The heir blames himself, just a little bit. He understands, of course, that he is only a boy, and a boy cannot destroy strains of disease, still earthquakes, summon the rain or stop it when it becomes too much. Still, the kingdom was his (no, it wasn't, he was a child, he had inherited nothing yet) and the people in it were his responsibility (he was but a figurehead, when it comes right down to it; there was no true burden meant to rest on his shoulders), and they were all so unprepared. Why couldn't he do more to help?

There's not much for John to be the heir of now, anyway—he finally returns to what would have been his kingdom after what must have been years of shameful wandering. He has inherited dirt pathways where cobblestones were torn out of the ground by nature's giant hands, piles of debris where people once lived, withered brown wisps that had been plants, half of a castle that had been his a long, long time ago.

His father has been dead for a long, long time. By any birthright, this ruined citadel belongs to him. He thinks that the people would say otherwise if there were any left. Even so, he comes to visit.

V.

And there are three other people standing there when they enter, and nobody knows what to do.

C.

The nights are cold but they have learned how to deal with that, too. They cannot remember how many years it's been (if it's been years at all) since the encounter (and the screaming, and the threats, and a voice that attempted to be diplomatic even though he was just as overwhelmed by the presence of human life), or just how many problems have arisen since, but they have found a way around them all.

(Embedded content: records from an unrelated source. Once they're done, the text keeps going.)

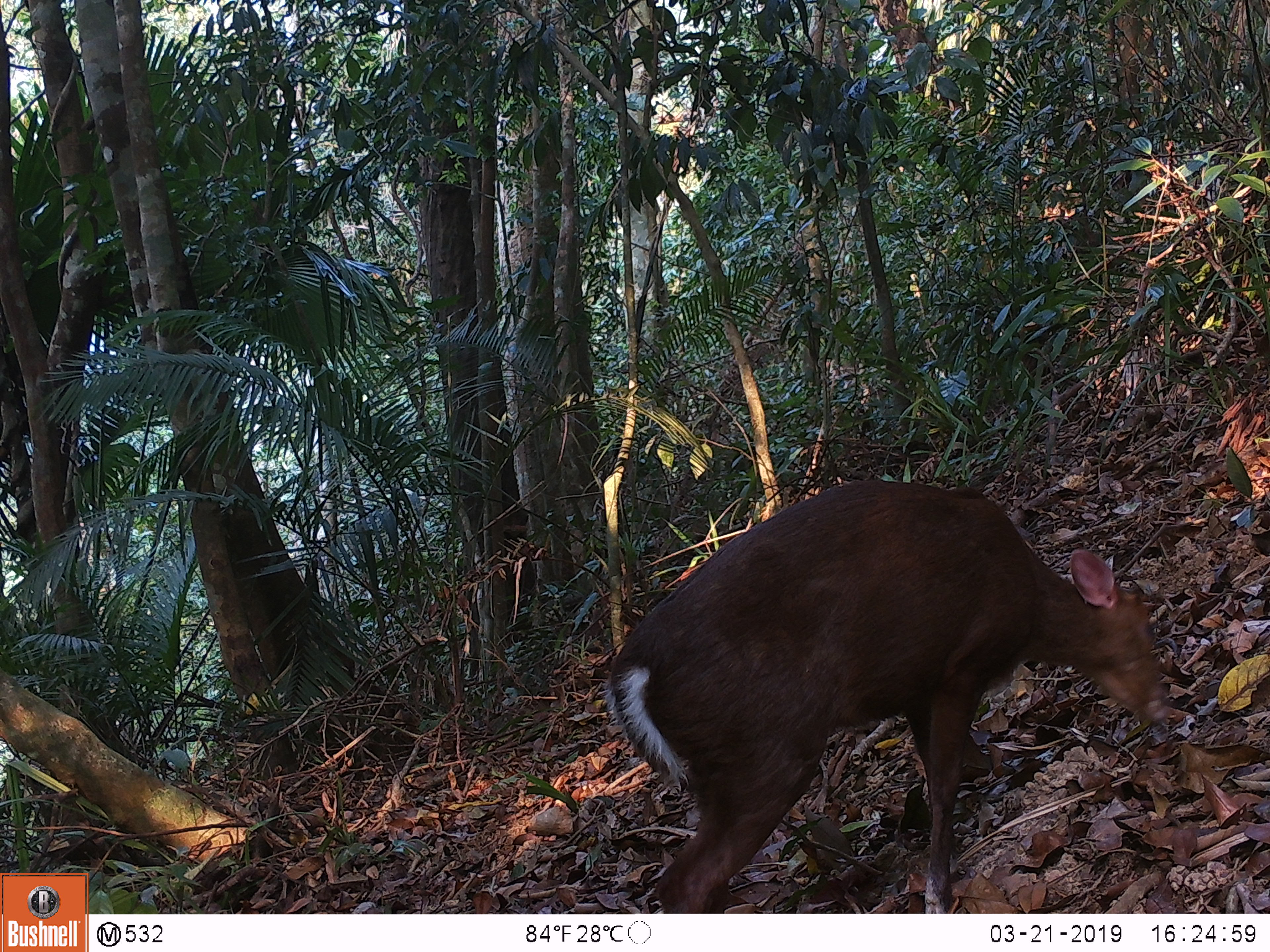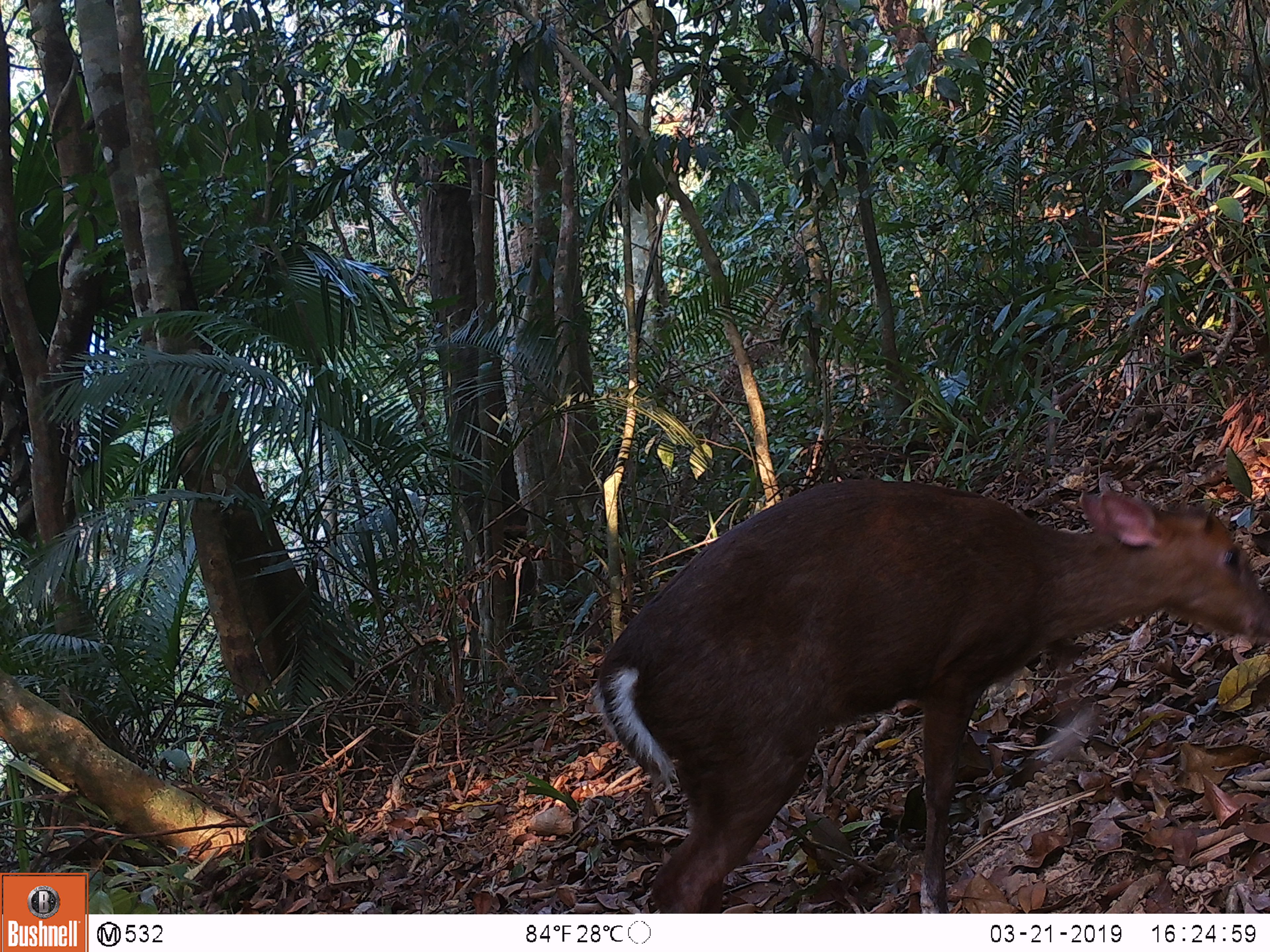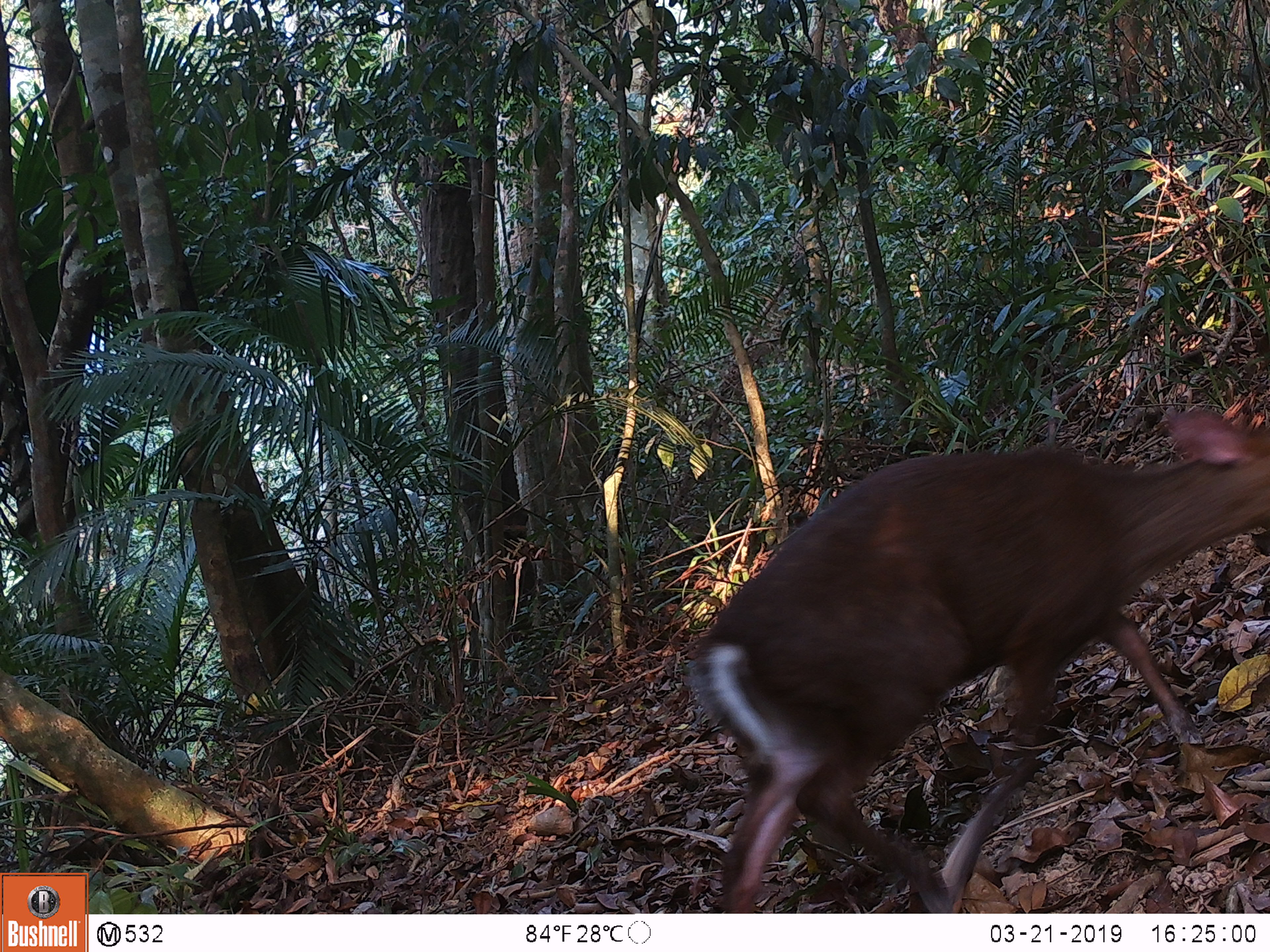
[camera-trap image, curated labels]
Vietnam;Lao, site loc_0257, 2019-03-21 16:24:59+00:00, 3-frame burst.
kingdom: Animalia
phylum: Chordata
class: Mammalia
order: Artiodactyla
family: Cervidae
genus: Muntiacus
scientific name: Muntiacus rooseveltorum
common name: roosevelt's muntjac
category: roosevelts muntjac group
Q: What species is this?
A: Roosevelts muntjac group (roosevelt's muntjac) (Muntiacus rooseveltorum).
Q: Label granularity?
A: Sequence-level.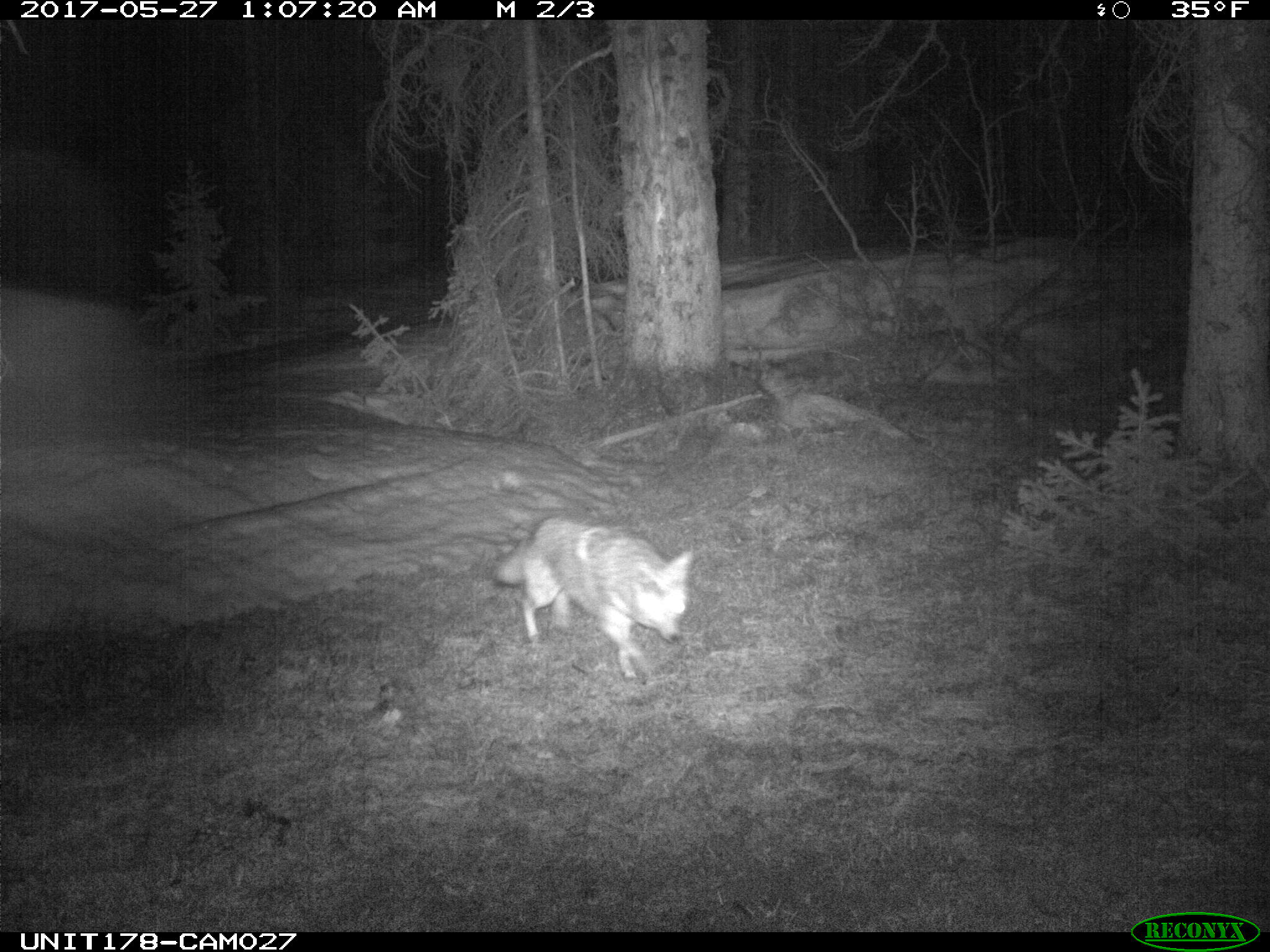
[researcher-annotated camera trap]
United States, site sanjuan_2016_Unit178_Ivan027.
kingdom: Animalia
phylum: Chordata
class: Mammalia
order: Carnivora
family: Canidae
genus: Canis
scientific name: Canis latrans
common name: coyote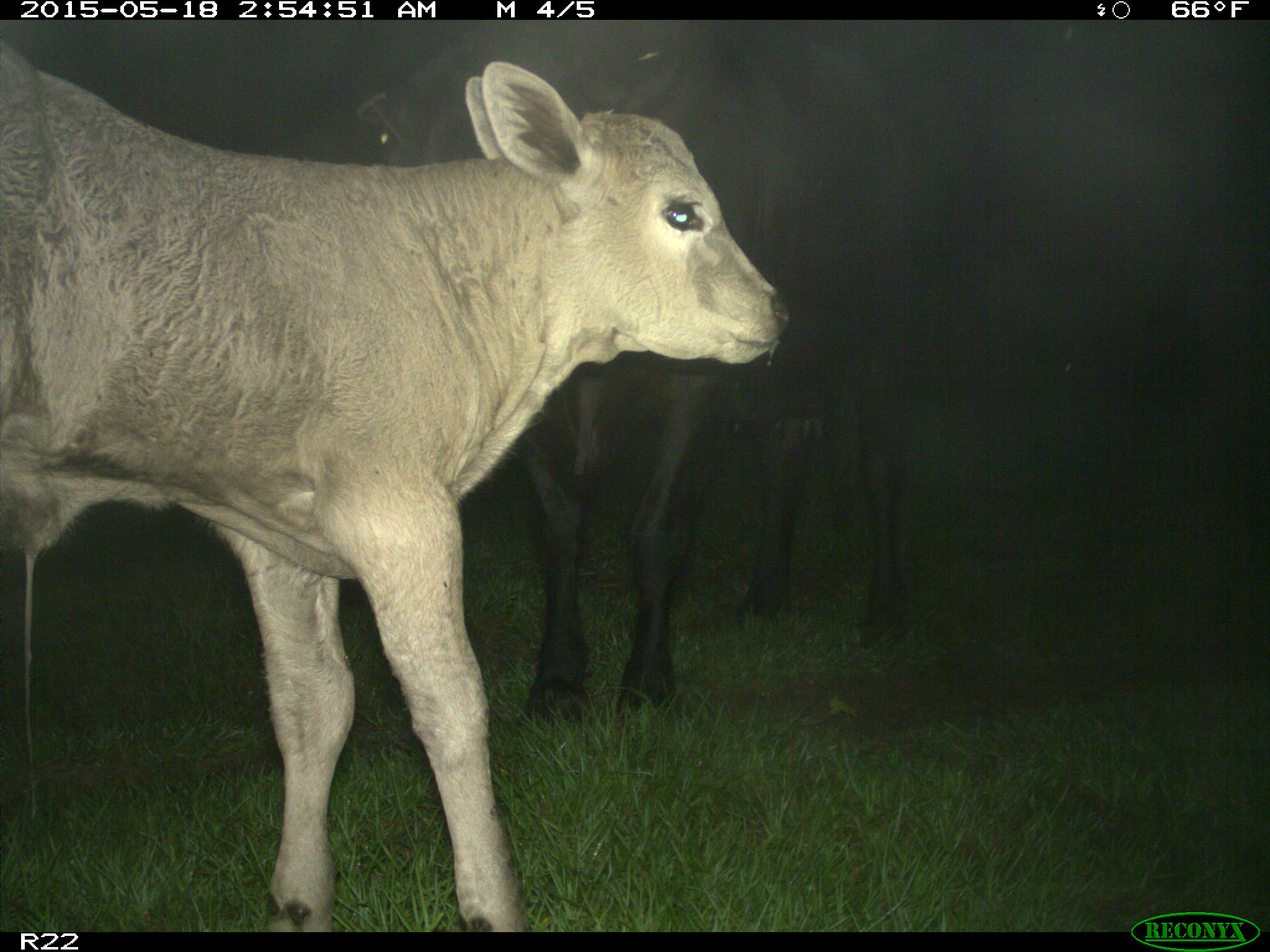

Jade still fears the threat of fire; there is no one left to take her away and no one here who questions witchcraft but there are days that she spends locked in a room with a cauldron and a rifle, jumping at every sound (and she doesn't tell them about the burnings she has seen and the friends she has lost). Dave has seen too many men on battlefields and too many instances of madness turning to bloodlust and it is hard to believe that he won't lose them, too, to war and anger and the way his hand still flies to the handle of his sword at any sound he cannot explain (and he still can't believe he's not on a battlefield). Rose is still dazed by human contact; she has lived without it longer than all of them, and there are times she doesn't understand, and there are times she can't hear a word that they say over the screams of The Old Ones, and there are times they find her wishing she could tear out her own eyeballs to stop seeing what she does (and there are times when they will brush her side, hold her hand, hug her as tight as they can, grace her with a kiss, and for a fleeting moment she is blind and deaf and at peace). John is so happy, so lucky to have them, and he is the glue that holds them all together and they all do the same for him (and his nightmares are constant and of losing them, failing them like he did the rest of the kingdom, and as determined as he is to become a better heir for them, he doesn't think he can).

They know, and they have found ways to make things easier. It is all they can do.

At night, they sleep in piles, their hands in each other's, their lips brushing against faces and wrists and other lips, their limbs knotted in an embrace. It's one more problem the four of them have fixed, and the nights aren't so cold.